Stored data:

══════════════════════════════

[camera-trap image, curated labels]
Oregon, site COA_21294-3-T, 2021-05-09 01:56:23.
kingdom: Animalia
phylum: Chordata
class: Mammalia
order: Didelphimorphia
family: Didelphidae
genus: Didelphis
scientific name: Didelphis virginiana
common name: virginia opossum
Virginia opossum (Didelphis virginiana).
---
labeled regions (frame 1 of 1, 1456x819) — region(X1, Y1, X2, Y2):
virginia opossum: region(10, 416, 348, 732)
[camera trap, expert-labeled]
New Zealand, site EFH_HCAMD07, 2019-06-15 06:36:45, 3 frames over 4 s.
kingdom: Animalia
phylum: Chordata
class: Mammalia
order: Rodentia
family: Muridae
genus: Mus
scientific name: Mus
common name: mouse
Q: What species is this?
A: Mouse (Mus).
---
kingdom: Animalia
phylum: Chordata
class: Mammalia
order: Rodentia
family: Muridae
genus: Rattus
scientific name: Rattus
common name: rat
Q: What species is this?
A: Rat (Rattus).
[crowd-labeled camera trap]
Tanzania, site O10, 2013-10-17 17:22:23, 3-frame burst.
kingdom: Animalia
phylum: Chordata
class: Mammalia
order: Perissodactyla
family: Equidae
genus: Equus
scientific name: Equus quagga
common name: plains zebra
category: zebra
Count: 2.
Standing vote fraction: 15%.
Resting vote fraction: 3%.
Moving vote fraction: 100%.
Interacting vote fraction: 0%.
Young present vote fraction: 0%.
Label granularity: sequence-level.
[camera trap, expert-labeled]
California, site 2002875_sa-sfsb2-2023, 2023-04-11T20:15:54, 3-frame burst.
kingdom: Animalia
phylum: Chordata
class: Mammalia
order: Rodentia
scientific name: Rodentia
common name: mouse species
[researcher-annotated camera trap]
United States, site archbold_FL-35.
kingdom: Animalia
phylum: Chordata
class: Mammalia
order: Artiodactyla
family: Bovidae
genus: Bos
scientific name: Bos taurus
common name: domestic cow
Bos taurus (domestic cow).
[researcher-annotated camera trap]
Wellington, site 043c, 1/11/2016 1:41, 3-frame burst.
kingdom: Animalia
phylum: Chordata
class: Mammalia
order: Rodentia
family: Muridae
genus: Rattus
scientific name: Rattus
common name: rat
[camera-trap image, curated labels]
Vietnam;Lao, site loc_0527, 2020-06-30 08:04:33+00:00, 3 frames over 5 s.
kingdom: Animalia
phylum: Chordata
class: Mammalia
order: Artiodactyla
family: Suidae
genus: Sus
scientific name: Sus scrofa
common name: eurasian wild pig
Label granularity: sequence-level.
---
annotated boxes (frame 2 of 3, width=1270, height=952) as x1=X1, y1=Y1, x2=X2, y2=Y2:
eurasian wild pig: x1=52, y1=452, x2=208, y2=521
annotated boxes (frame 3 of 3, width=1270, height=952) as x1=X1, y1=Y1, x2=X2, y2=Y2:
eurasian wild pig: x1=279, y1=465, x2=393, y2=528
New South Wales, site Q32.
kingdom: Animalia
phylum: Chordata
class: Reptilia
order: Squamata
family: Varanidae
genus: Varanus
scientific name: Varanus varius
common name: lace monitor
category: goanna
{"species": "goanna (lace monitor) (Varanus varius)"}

══════════════════════════════

*Task to complete*: The data above should be returned in full, exactly as written.

*Final answer*:
[camera-trap image, curated labels]
Oregon, site COA_21294-3-T, 2021-05-09 01:56:23.
kingdom: Animalia
phylum: Chordata
class: Mammalia
order: Didelphimorphia
family: Didelphidae
genus: Didelphis
scientific name: Didelphis virginiana
common name: virginia opossum
Virginia opossum (Didelphis virginiana).
---
labeled regions (frame 1 of 1, 1456x819) — region(X1, Y1, X2, Y2):
virginia opossum: region(10, 416, 348, 732)
[camera trap, expert-labeled]
New Zealand, site EFH_HCAMD07, 2019-06-15 06:36:45, 3 frames over 4 s.
kingdom: Animalia
phylum: Chordata
class: Mammalia
order: Rodentia
family: Muridae
genus: Mus
scientific name: Mus
common name: mouse
Q: What species is this?
A: Mouse (Mus).
---
kingdom: Animalia
phylum: Chordata
class: Mammalia
order: Rodentia
family: Muridae
genus: Rattus
scientific name: Rattus
common name: rat
Q: What species is this?
A: Rat (Rattus).
[crowd-labeled camera trap]
Tanzania, site O10, 2013-10-17 17:22:23, 3-frame burst.
kingdom: Animalia
phylum: Chordata
class: Mammalia
order: Perissodactyla
family: Equidae
genus: Equus
scientific name: Equus quagga
common name: plains zebra
category: zebra
Count: 2.
Standing vote fraction: 15%.
Resting vote fraction: 3%.
Moving vote fraction: 100%.
Interacting vote fraction: 0%.
Young present vote fraction: 0%.
Label granularity: sequence-level.
[camera trap, expert-labeled]
California, site 2002875_sa-sfsb2-2023, 2023-04-11T20:15:54, 3-frame burst.
kingdom: Animalia
phylum: Chordata
class: Mammalia
order: Rodentia
scientific name: Rodentia
common name: mouse species
[researcher-annotated camera trap]
United States, site archbold_FL-35.
kingdom: Animalia
phylum: Chordata
class: Mammalia
order: Artiodactyla
family: Bovidae
genus: Bos
scientific name: Bos taurus
common name: domestic cow
Bos taurus (domestic cow).
[researcher-annotated camera trap]
Wellington, site 043c, 1/11/2016 1:41, 3-frame burst.
kingdom: Animalia
phylum: Chordata
class: Mammalia
order: Rodentia
family: Muridae
genus: Rattus
scientific name: Rattus
common name: rat
[camera-trap image, curated labels]
Vietnam;Lao, site loc_0527, 2020-06-30 08:04:33+00:00, 3 frames over 5 s.
kingdom: Animalia
phylum: Chordata
class: Mammalia
order: Artiodactyla
family: Suidae
genus: Sus
scientific name: Sus scrofa
common name: eurasian wild pig
Label granularity: sequence-level.
---
annotated boxes (frame 2 of 3, width=1270, height=952) as x1=X1, y1=Y1, x2=X2, y2=Y2:
eurasian wild pig: x1=52, y1=452, x2=208, y2=521
annotated boxes (frame 3 of 3, width=1270, height=952) as x1=X1, y1=Y1, x2=X2, y2=Y2:
eurasian wild pig: x1=279, y1=465, x2=393, y2=528
New South Wales, site Q32.
kingdom: Animalia
phylum: Chordata
class: Reptilia
order: Squamata
family: Varanidae
genus: Varanus
scientific name: Varanus varius
common name: lace monitor
category: goanna
{"species": "goanna (lace monitor) (Varanus varius)"}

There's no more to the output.